Maybe not _very_ important, but a few compile time configuration options
which don't add much code to the kernel, should be possible to change
at run time (using sysctl or /proc/sys/net/ipv4/*). This would reduce
the number of config questions, and also help to avoid recompiling the
kernel too often when it stabilizes...
These include (there are probably more):
CONFIG_INET_PCTCP
CONFIG_IP_NOSR
CONFIG_NO_PATH_MTU_DISCOVERY
CONFIG_SKB_LARGE (or just SK_[RW]MEM_MAX)
CONFIG_TCP_NAGLE_OFF
CONFIG_IP_FORWARD (adds more code - maybe keep the compile time option
but allow disabling it at run time if enabled at compile time; I think
someone has a patch for this)
Especially CONFIG_INET_PCTCP and CONFIG_NO_PATH_MTU_DISCOVERY - so that
you don't have to recompile after you discover some broken software in
use on the network.
> Note. The bridge will now be commented out. Its not workable enough. Sort it
> in 2.1
I'm going to test it soon (I happen to need a bridge to split one, way
too long ethernet segment into two, and a router isn't good because it
would create too many too small subnets for the number of IP addresses
available). There are no more bridges on this network, just this one.
Any chances that it will work? What are the problems should I expect?
Or am I better off using PCbridge for DOS? (the Linux box is needed
there anyway for other reasons, so it would be better to make it work
as a bridge too)
> DMA allocations dont have a blocking form - nuisance on module loads
Not just DMA - ncpfs readdir cache allocation fails often on a box
with 8MB RAM, too. It _does_ use GFP_KERNEL (not ATOMIC) but it
seems that it doesn't try to swap out things hard enough, and gives
up ("Couldn't get a free page" while there is certainly enough free
memory, but it's too fragmented).
Once the allocation of large blocks works correctly, the ftape buffer
(96K! - six times the random driver :-) could be allocated on first
open (and freed on last close), not during driver initialization.
Other things:
I often get the IPX network number collision messages on the console.

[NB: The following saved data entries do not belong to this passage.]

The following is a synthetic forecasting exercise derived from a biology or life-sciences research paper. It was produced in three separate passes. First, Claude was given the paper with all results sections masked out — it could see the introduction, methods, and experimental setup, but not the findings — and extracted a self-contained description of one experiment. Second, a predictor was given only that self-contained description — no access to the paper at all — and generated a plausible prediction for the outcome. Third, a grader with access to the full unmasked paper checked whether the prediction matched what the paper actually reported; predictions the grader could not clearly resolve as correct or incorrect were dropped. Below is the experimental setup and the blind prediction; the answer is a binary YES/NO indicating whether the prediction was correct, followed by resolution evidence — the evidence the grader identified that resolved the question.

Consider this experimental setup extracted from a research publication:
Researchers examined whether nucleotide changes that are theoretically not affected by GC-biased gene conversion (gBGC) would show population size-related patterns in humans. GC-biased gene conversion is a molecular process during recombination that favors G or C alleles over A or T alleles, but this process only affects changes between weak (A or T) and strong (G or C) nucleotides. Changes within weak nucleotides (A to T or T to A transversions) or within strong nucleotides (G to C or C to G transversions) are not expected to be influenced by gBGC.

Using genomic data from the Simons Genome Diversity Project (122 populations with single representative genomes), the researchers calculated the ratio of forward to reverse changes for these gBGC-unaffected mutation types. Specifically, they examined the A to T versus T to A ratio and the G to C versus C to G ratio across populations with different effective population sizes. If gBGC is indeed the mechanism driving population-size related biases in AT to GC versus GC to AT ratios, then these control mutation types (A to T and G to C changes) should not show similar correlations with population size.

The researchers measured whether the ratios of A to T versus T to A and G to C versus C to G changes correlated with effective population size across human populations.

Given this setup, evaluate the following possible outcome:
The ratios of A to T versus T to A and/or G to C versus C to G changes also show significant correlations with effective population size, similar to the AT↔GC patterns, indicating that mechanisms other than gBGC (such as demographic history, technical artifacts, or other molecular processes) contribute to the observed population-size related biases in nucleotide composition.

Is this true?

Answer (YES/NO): NO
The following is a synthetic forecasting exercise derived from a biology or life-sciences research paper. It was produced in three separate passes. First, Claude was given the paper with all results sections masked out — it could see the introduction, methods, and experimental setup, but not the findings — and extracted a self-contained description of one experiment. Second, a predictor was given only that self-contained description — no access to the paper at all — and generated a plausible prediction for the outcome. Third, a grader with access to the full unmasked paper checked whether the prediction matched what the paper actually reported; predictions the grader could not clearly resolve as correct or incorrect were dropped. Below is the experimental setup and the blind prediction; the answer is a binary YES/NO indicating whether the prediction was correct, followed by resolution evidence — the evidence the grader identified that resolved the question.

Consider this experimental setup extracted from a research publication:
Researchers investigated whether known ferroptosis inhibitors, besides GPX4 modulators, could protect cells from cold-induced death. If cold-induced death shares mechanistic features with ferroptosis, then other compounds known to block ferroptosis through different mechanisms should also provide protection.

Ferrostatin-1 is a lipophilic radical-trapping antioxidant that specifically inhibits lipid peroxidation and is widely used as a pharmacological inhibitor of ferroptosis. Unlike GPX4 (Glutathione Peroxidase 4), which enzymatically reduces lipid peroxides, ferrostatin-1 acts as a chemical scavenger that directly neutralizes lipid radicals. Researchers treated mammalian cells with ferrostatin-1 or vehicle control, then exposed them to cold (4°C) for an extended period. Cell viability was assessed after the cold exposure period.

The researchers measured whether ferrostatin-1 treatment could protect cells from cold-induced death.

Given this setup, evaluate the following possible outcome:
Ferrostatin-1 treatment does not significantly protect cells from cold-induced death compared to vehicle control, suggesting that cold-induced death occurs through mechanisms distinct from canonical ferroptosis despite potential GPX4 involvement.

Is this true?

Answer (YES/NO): NO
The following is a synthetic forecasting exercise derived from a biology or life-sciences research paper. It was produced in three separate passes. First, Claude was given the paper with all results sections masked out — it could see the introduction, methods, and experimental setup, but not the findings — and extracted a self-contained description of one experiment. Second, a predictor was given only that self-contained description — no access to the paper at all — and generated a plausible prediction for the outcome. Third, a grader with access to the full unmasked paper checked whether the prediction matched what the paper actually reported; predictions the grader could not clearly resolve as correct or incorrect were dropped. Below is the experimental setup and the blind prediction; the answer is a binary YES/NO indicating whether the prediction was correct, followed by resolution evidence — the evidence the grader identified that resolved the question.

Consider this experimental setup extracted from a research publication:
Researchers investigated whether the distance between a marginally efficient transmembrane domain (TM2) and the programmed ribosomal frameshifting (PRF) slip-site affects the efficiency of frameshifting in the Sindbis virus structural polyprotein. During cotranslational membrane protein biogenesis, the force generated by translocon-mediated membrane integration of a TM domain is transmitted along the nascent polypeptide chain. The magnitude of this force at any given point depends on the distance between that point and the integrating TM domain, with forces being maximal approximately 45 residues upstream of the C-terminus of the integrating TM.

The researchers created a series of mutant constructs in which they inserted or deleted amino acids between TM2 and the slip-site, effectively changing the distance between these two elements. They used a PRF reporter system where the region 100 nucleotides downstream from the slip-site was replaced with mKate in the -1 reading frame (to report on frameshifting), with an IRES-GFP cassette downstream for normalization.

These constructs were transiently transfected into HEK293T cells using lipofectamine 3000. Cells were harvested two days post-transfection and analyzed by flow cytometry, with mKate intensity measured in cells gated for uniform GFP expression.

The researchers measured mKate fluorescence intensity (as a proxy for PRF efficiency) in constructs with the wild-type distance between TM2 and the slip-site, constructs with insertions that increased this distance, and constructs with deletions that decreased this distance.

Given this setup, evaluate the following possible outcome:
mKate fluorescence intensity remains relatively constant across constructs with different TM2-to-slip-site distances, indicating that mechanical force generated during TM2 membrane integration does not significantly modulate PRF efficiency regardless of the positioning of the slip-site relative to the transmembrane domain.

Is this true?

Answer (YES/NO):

This happens on three completely different novell networks so I don't
believe they are all misconfigured - maybe change the priority of
the messages so they don't show up on the console but only in syslog.
I think there is a potential memory leak in net/core/net_alias.c
(net_alias_dev_create) if the first kmalloc succeeds but the second
one fails (won't free memory allocated by the first).
get_empty_filp() should reserve a few last files (tunable?) for the
superuser - otherwise a simple denial of service is possible. Just
fork 4 processes, have each of them try to open 256 file descriptors
- and almost everything stops working. No heavy swapping necessary.
Sometimes I get "deleted inode XX has zero dtime" from e2fsck even
though the system was shut down cleanly. Is this something to
worry about? I saw this in early 1.1.x days for the first time,
and it's still there...
The kmalloc return value not checked for NULL in net/unix/af_unix.c
(unix_copyrights, unix_attach_fds). If it fails - oops.